*** Begin section ***

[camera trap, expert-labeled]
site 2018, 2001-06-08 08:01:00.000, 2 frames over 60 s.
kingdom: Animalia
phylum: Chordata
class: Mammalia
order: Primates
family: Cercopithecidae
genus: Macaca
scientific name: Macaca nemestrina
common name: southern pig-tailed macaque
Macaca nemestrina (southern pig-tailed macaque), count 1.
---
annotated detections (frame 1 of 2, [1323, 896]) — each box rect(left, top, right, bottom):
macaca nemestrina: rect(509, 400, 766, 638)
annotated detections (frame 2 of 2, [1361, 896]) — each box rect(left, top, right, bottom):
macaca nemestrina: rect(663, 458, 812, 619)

*** End section ***
*** Begin section ***

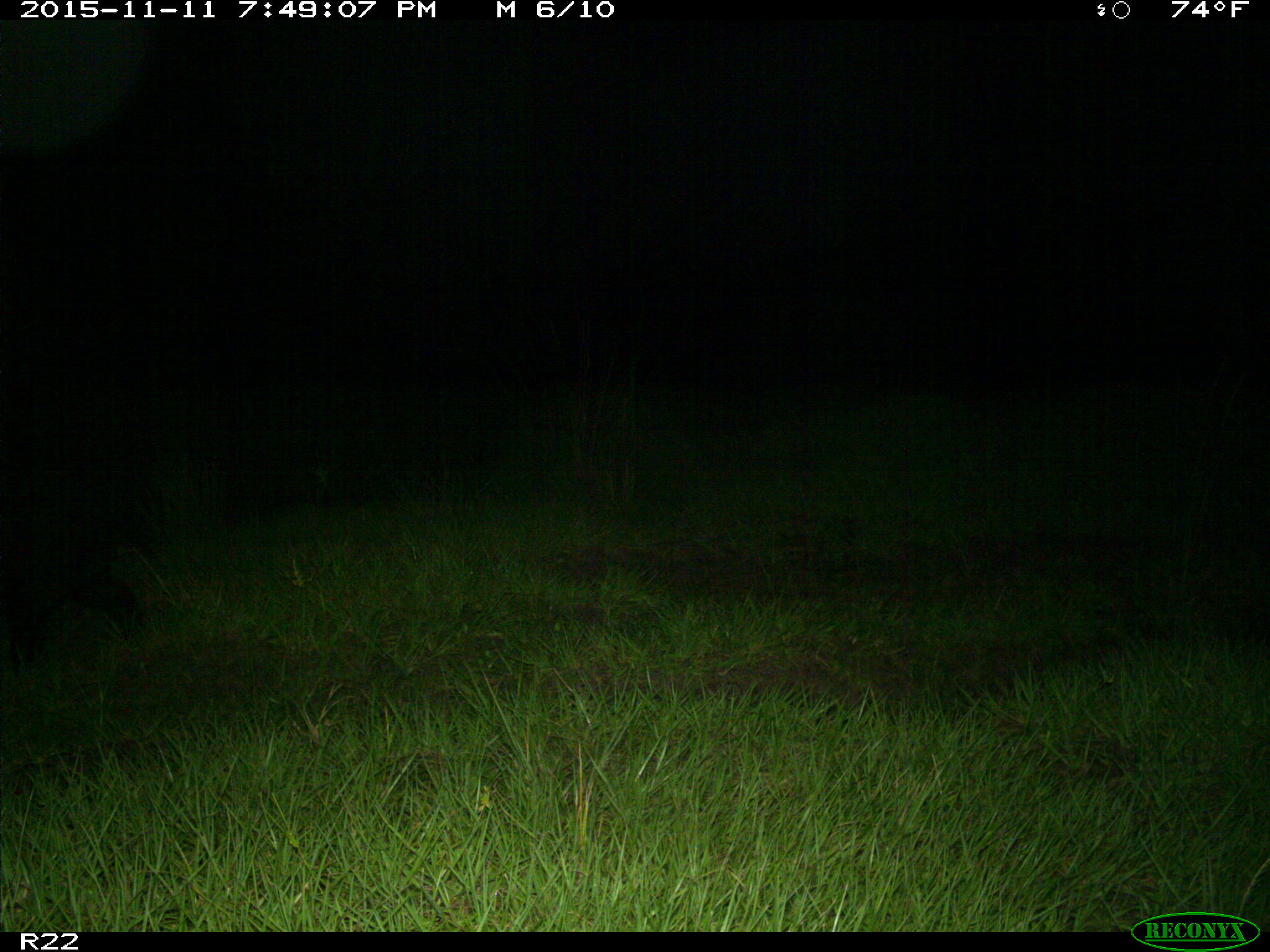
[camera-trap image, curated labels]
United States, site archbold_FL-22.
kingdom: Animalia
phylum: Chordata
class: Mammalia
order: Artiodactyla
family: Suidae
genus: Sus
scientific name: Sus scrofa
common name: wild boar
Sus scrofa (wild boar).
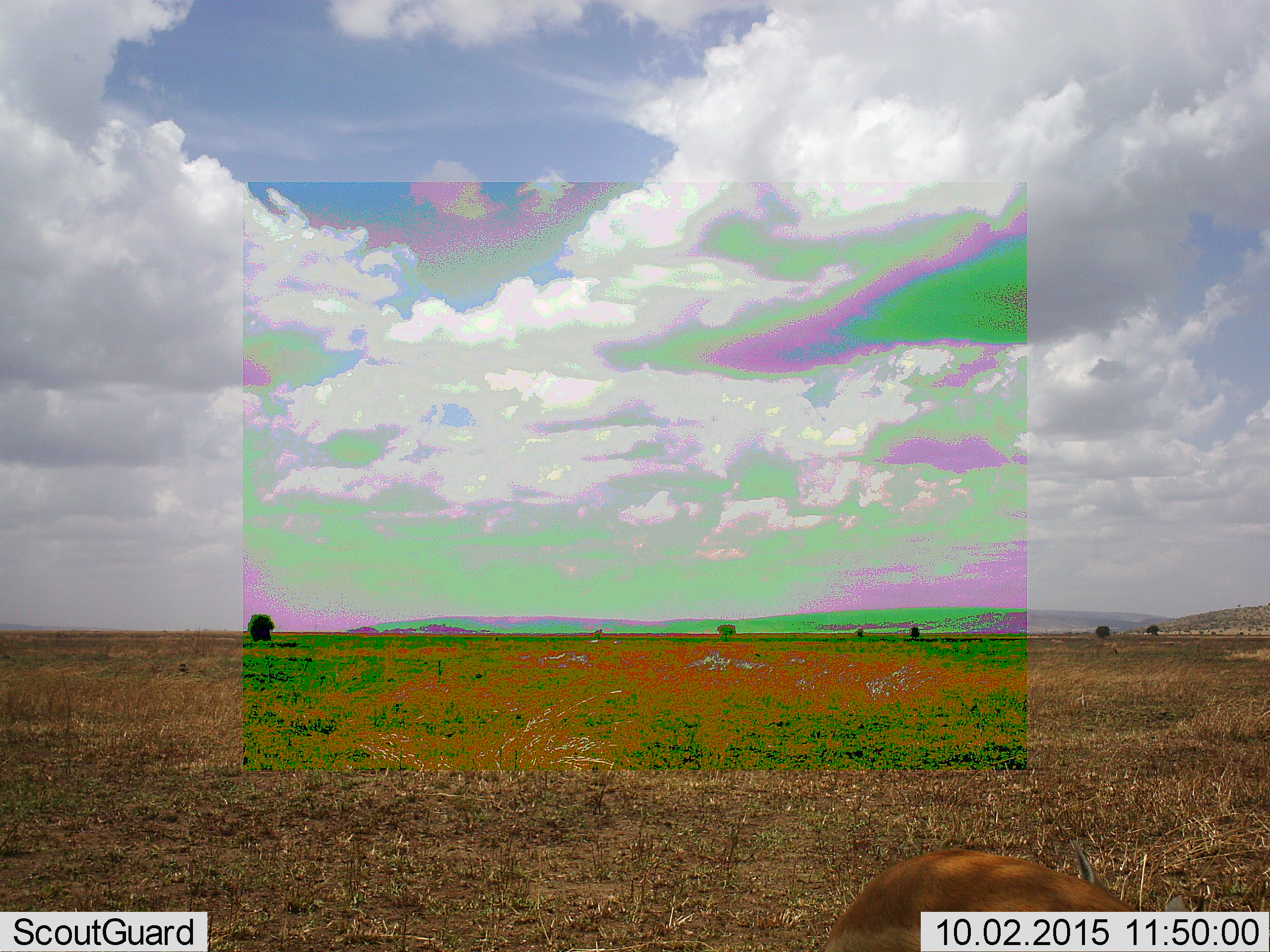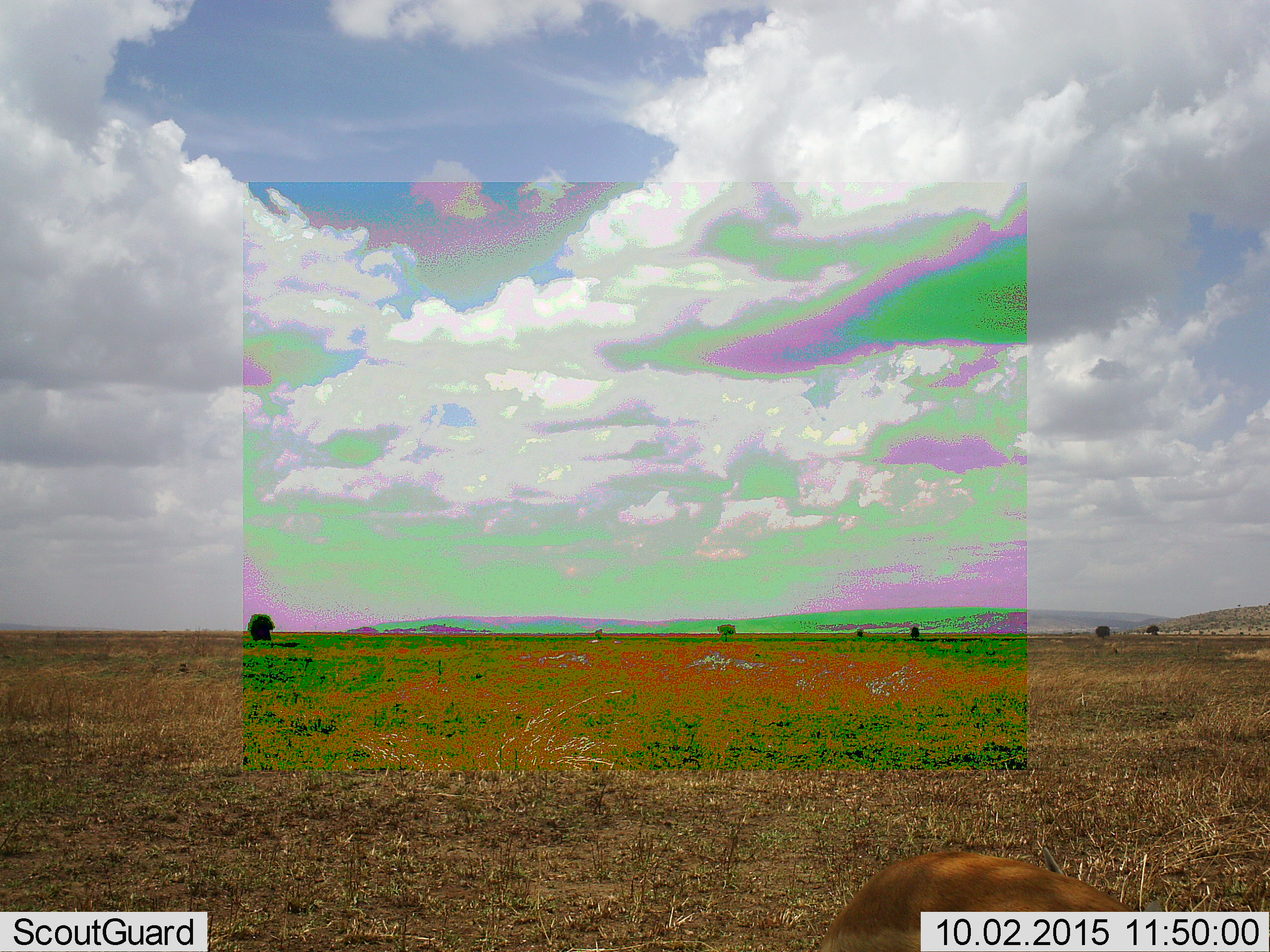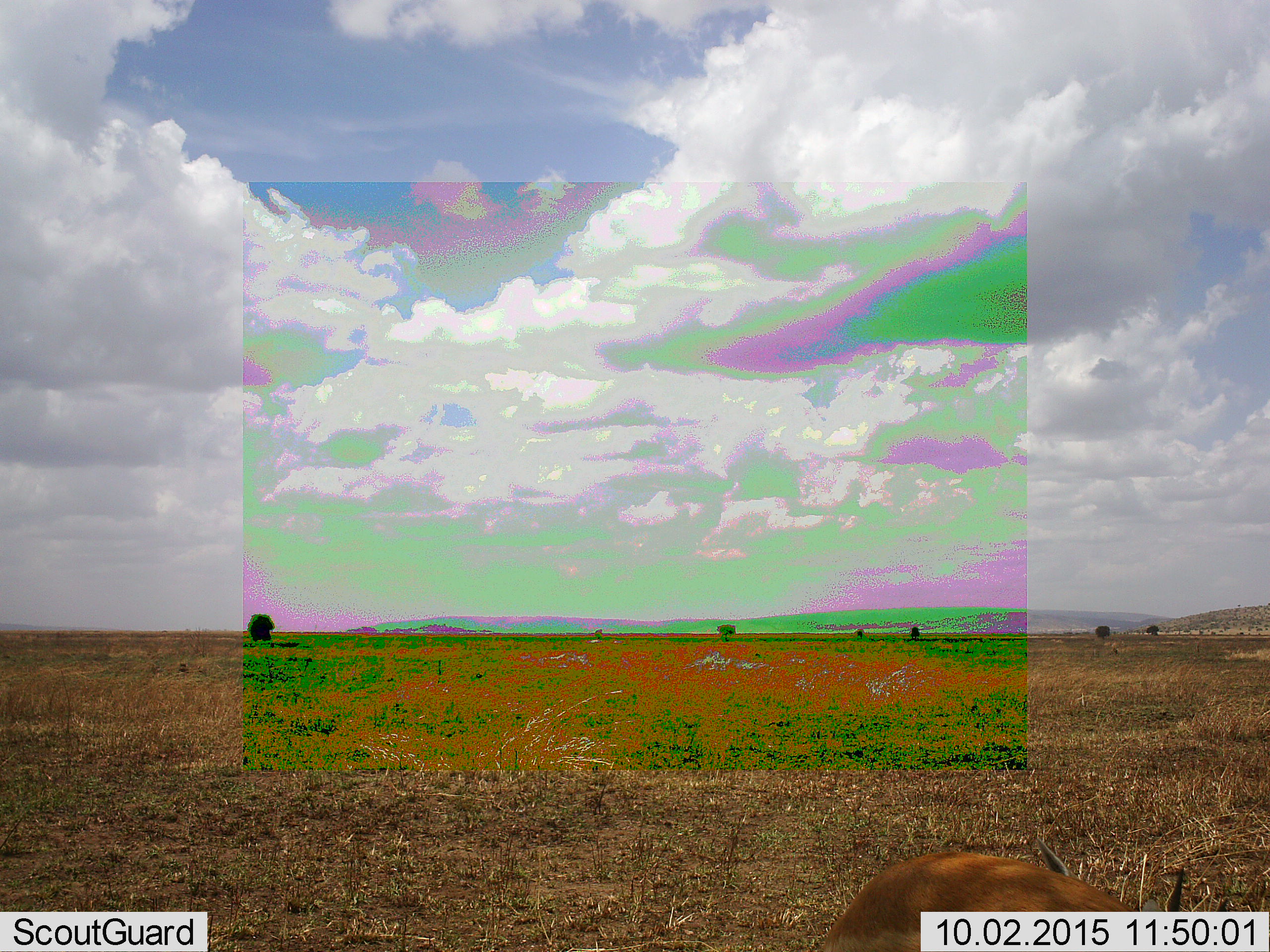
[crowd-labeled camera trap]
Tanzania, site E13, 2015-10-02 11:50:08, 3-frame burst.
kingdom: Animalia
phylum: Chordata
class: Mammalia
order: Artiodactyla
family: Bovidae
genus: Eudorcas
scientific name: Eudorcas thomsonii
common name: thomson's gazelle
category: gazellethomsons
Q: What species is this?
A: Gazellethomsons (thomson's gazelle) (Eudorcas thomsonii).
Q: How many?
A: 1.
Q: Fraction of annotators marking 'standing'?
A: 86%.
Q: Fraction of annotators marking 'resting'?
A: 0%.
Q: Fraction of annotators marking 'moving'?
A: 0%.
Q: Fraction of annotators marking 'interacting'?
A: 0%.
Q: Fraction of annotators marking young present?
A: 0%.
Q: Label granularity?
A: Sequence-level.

*** End section ***

### Problem requirements
In the listing above, locate each line with "trap" and copy it.

### Answer to this task
[camera trap, expert-labeled]
[camera-trap image, curated labels]
[crowd-labeled camera trap]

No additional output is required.